When it comes to Romney's tax plan, Obama already has received some unexpected debate preparation help.
Remember at the Democratic National Convention when President Bill Clinton derided GOP math when it came to taxes? Apparently Fox News anchor Chris Wallace paid attention.
On Sunday, Wallace aggressively challenged top Romney adviser Ed Gillespie to defend the six studies the GOP campaign has been citing as supporting its tax plan.
These analyses were first mentioned by Republican vice president candidate Paul Ryan as he deflected questions, again from Fox's Wallace, about his ticket's tax proposals. Ryan said he didn't have time to go into the math. Plus, he threw out the argument most terrifying to television folk: People would be bored and, God forbid, start changing the channel!
So he demurred when it came to specifics, but pointed to six studies that support the Romney tax plan.
But as Wallace and others have noted, those six evaluations have their own problems.
Wallace described some of the pro-Romney tax plan studies as "questionable," noting that one is "a blog from a guy who was a top adviser to George W. Bush. … So these are hardly nonpartisan studies."

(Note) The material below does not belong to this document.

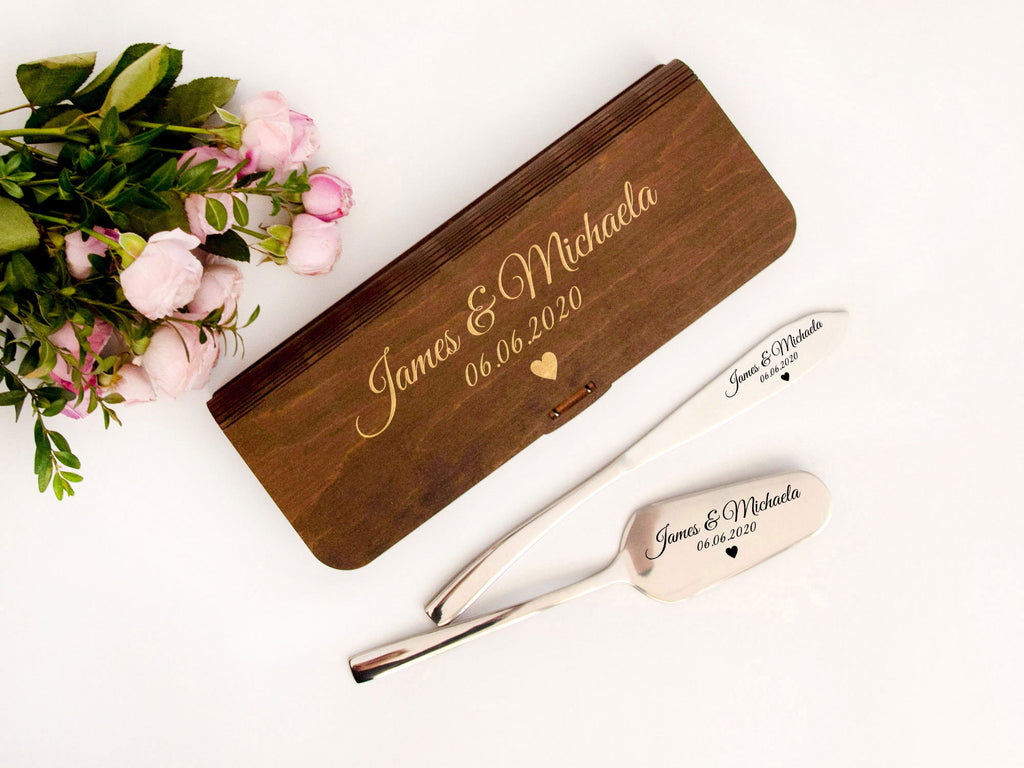 Personalized Cake Server Set and Wooden Gift Box Engraved Cake Knife & Server Wedding Cake Knife Set Cake Cutting Set Wedding Gift Couple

Just who is in Romney's tax corner? Here are the six "studies."
- A paper from Harvey Rosen, a professor at Princeton University, assumed Romney's lower tax rates would kick-start enough growth to pay for the revenue hole those lower tax rates would create.
- An op-ed piece in The Wall Street Journal from Marty Feldstein, a former adviser to Ronald Reagan and current Harvard professor. Feldstein, however, dropped the middle-class cap from the $200,000 level in Romney's plan to $100,000.
- A blog post by Feldstein where he essentially repeated his newspaper op-ed opinion.
- A post by Matthew Jensen at the American Enterprise Institute's blog. Jensen, a research associate at the conservative advocacy group, argued the Romney plan might cut tax preferences for municipal bonds and life insurance buildups.
- A blog post by Curtis Dubay, senior tax policy analyst for the conservative Heritage Foundation, citing his Heritage paper "Tax Policy Center’s Skewed Analysis of Governor Romney's Tax Plan."
- A tax plan analysis paid for and posted at the Romney campaign website by the GOP candidate's advisers.
As Wallace and others have noted, only a couple of the documents cited by Romney as bolstering his tax plan's workability are actual academic analyses, with one of those an in-house work. The others are blog posts and op-ed pieces written by the usual conservative suspects.
Keep your match debate score card handy to see if Obama takes advantage of this tax groundwork.